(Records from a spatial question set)
———

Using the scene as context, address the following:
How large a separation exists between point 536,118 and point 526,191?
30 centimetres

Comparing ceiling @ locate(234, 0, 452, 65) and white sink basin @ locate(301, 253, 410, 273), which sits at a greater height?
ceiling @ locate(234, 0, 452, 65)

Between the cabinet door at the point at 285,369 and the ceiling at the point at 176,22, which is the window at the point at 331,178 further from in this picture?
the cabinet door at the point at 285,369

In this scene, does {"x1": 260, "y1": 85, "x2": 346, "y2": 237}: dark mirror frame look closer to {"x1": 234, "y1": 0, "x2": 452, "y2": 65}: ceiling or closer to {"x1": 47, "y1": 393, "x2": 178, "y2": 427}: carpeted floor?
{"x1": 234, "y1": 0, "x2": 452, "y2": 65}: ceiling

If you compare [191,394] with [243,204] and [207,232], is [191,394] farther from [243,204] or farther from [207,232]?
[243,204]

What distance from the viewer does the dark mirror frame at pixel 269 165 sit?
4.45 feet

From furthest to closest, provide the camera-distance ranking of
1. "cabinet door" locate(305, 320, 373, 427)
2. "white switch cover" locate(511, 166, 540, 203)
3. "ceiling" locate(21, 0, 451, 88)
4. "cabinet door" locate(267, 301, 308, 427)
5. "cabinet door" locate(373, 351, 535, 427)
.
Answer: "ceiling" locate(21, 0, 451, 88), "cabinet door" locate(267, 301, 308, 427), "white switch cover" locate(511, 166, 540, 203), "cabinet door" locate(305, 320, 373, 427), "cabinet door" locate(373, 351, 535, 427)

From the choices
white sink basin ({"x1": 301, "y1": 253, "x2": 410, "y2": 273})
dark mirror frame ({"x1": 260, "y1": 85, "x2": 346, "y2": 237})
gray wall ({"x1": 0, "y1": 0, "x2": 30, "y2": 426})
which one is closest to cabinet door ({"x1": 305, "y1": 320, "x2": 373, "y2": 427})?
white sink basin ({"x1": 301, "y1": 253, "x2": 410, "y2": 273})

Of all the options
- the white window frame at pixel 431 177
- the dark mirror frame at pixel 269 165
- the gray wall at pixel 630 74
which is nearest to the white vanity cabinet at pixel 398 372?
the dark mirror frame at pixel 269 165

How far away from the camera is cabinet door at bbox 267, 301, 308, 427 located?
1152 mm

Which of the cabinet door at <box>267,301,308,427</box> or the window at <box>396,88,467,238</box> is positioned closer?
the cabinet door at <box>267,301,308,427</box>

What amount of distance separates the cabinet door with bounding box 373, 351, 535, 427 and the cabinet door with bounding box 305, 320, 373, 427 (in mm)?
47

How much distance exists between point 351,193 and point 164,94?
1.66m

———

## BRIEF
Output the listing as a two-column CSV with the headers input and answer, starting at the line that contains "Of all the options" and ending at the end of the listing. Give one row for each listing text and its answer, with each in a single quoted field and line breaks replaced by spaces.

## RESPONSE TO THIS TASK
input,answer
"Of all the options - the white window frame at pixel 431 177 - the dark mirror frame at pixel 269 165 - the gray wall at pixel 630 74 which is nearest to the white vanity cabinet at pixel 398 372?","the dark mirror frame at pixel 269 165"
"How far away from the camera is cabinet door at bbox 267, 301, 308, 427 located?","1152 mm"
"Which of the cabinet door at <box>267,301,308,427</box> or the window at <box>396,88,467,238</box> is positioned closer?","the cabinet door at <box>267,301,308,427</box>"
"What amount of distance separates the cabinet door with bounding box 373, 351, 535, 427 and the cabinet door with bounding box 305, 320, 373, 427 (in mm)?","47"
"How much distance exists between point 351,193 and point 164,94?","1.66m"